# Elmer's ProBond Advanced, another great product from a trusted name



## Dal300

Thanks for the review.


----------



## wormil

Good review. I bought Elmer's wood glue last time, because I hate the Titebond caps, and really like it. It grabs fast and holds wood as well as any other yellow glue I've used and the cap isn't annoying.


----------



## Dusty56

funny that it can bond wood to metal , but not so much wood to wood. 5 stars worthy ?

Beautiful looking knife though : )


----------



## dj1096

Thank you Dusty.

I also thought it is odd that it did not do well with gluing wood to wood as well. That alone made me wonder how could it bond wood to metal? However I could feel its bond within the few seconds you are instructed to hold it before clamping.
I gave it a 5 star because it does not claim to be great at wood to wood. Its main purpose is multi-surface gluing and it did great job there.

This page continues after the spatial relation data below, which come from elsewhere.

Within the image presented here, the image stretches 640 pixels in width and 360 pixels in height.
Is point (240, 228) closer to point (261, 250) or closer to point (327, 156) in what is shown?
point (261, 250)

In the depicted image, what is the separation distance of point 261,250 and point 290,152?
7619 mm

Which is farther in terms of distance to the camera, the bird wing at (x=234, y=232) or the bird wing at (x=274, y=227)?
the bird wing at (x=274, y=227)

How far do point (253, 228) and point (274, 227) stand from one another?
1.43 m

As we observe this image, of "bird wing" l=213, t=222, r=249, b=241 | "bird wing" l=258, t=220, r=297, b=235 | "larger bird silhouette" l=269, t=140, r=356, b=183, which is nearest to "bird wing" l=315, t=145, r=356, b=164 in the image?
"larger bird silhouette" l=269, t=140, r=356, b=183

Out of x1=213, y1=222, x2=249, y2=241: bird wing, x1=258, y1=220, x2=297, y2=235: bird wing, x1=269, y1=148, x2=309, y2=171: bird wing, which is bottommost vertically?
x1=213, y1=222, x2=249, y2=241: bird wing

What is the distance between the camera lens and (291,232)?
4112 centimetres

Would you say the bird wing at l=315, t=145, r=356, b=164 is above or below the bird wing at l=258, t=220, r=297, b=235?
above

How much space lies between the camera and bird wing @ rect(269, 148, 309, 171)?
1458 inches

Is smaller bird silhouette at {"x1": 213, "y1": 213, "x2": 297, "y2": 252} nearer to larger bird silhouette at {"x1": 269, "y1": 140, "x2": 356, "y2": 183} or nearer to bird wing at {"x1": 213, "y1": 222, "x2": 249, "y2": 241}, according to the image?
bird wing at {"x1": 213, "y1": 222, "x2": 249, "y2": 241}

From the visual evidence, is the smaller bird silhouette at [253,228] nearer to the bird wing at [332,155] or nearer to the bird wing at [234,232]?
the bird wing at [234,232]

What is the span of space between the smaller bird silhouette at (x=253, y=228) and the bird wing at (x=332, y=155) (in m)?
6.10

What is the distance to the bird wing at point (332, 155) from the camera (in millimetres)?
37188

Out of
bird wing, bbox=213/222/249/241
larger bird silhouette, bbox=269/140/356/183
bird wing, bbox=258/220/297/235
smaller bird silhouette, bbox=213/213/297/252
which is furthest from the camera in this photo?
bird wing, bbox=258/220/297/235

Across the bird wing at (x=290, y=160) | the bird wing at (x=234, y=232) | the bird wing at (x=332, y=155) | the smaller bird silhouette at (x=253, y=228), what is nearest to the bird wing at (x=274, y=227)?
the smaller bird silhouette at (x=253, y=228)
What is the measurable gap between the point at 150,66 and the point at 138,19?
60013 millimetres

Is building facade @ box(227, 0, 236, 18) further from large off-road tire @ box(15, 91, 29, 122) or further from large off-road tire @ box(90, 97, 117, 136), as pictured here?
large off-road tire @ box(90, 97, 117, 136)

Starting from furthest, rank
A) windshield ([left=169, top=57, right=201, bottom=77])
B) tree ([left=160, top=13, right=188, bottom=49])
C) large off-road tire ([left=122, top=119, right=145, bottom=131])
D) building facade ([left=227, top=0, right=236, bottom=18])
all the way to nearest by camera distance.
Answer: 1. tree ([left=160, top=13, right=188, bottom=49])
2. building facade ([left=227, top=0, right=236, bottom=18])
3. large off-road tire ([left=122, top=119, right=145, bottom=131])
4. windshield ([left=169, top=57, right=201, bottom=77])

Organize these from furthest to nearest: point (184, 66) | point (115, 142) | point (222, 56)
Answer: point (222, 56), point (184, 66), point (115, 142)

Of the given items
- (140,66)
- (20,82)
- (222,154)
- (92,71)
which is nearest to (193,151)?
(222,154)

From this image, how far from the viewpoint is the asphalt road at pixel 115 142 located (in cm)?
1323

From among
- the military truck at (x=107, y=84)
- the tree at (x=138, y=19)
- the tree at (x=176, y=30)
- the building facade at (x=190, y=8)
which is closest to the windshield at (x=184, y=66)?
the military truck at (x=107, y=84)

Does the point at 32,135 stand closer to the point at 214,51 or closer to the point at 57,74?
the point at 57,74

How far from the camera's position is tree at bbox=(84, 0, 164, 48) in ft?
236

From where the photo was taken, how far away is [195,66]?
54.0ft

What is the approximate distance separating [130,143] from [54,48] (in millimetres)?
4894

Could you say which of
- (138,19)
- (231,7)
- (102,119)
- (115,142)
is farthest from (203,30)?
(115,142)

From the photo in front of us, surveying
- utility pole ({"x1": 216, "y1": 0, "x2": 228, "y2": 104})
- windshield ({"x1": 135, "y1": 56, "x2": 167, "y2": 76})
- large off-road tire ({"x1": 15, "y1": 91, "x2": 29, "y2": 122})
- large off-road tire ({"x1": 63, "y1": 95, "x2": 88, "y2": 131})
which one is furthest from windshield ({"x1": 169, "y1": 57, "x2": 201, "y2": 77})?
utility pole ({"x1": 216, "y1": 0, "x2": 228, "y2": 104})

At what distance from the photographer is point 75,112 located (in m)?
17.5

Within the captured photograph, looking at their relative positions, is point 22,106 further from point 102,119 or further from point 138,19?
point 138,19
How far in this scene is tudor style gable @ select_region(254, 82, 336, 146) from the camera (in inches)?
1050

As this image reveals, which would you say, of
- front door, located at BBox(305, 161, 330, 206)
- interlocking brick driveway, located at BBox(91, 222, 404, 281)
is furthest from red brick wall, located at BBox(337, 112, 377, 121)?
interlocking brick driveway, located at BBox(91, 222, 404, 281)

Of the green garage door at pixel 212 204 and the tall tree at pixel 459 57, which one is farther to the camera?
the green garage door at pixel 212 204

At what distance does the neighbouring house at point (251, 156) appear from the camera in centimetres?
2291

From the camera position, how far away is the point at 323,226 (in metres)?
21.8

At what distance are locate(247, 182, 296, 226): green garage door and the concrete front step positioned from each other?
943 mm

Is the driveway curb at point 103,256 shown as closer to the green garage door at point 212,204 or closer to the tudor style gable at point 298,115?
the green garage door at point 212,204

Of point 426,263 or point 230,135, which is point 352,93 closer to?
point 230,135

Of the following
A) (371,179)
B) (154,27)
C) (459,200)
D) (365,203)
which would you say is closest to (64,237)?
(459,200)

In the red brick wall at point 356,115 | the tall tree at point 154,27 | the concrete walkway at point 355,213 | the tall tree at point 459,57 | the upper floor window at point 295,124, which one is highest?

This is my first review of anything anywhere. Funny that I posted more info here then on the testers site. Seemed like reviews here are read and we interact more here. That is why I really do love that I found Lumberjocks!!


----------



## Tennessee

Interesting. I often have to glue multi surfaces, and have been using industrial epoxy for years. I might just give this a try. Did you try to break the bond? If so, did it break the wood or the bond?


----------



## dj1096

Tennessee, you raised an important question. No I had not tried to break the bond. However I went back and did just that after your post. I used 1/2" wide square stainless steel and glued to it Douglas Fir, Walnut, Poplar, Cocobolo. All took considerable effort ( I wish I had a way to measure how many pounds per square inch it took). It did seem that the harder the wood, the easier to break the bond. With all of the hardwood test the glue broke first with the exception of the poplar in which most of the wood came off but a decent splinter remained. The douglas fir held tight and the wood broke first. I had to sand down the rest of the fir to clean the steel.


----------